* Stated goal: Arrange the material below as a Markdown table with two columns, Row and Line. Number each non-blank line in sequence and omit blank lines.

* Provided records:
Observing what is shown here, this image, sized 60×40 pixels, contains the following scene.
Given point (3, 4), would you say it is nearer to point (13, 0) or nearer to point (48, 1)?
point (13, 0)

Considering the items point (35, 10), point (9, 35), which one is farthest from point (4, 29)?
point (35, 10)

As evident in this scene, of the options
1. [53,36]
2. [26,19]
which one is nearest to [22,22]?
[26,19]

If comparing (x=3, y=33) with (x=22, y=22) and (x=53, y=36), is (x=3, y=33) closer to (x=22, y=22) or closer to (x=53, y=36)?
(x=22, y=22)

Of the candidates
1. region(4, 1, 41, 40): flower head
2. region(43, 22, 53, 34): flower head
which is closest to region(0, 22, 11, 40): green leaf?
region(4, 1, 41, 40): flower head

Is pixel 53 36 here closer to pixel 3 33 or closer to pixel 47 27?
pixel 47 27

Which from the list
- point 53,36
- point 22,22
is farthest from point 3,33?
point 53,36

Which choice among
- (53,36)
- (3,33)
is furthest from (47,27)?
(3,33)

* Worked answer:
| Row | Line |
|---|---|
| 1 | Observing what is shown here, this image, sized 60×40 pixels, contains the following scene. |
| 2 | Given point (3, 4), would you say it is nearer to point (13, 0) or nearer to point (48, 1)? |
| 3 | point (13, 0) |
| 4 | Considering the items point (35, 10), point (9, 35), which one is farthest from point (4, 29)? |
| 5 | point (35, 10) |
| 6 | As evident in this scene, of the options |
| 7 | 1. [53,36] |
| 8 | 2. [26,19] |
| 9 | which one is nearest to [22,22]? |
| 10 | [26,19] |
| 11 | If comparing (x=3, y=33) with (x=22, y=22) and (x=53, y=36), is (x=3, y=33) closer to (x=22, y=22) or closer to (x=53, y=36)? |
| 12 | (x=22, y=22) |
| 13 | Of the candidates |
| 14 | 1. region(4, 1, 41, 40): flower head |
| 15 | 2. region(43, 22, 53, 34): flower head |
| 16 | which is closest to region(0, 22, 11, 40): green leaf? |
| 17 | region(4, 1, 41, 40): flower head |
| 18 | Is pixel 53 36 here closer to pixel 3 33 or closer to pixel 47 27? |
| 19 | pixel 47 27 |
| 20 | Which from the list |
| 21 | - point 53,36 |
| 22 | - point 22,22 |
| 23 | is farthest from point 3,33? |
| 24 | point 53,36 |
| 25 | Which choice among |
| 26 | - (53,36) |
| 27 | - (3,33) |
| 28 | is furthest from (47,27)? |
| 29 | (3,33) |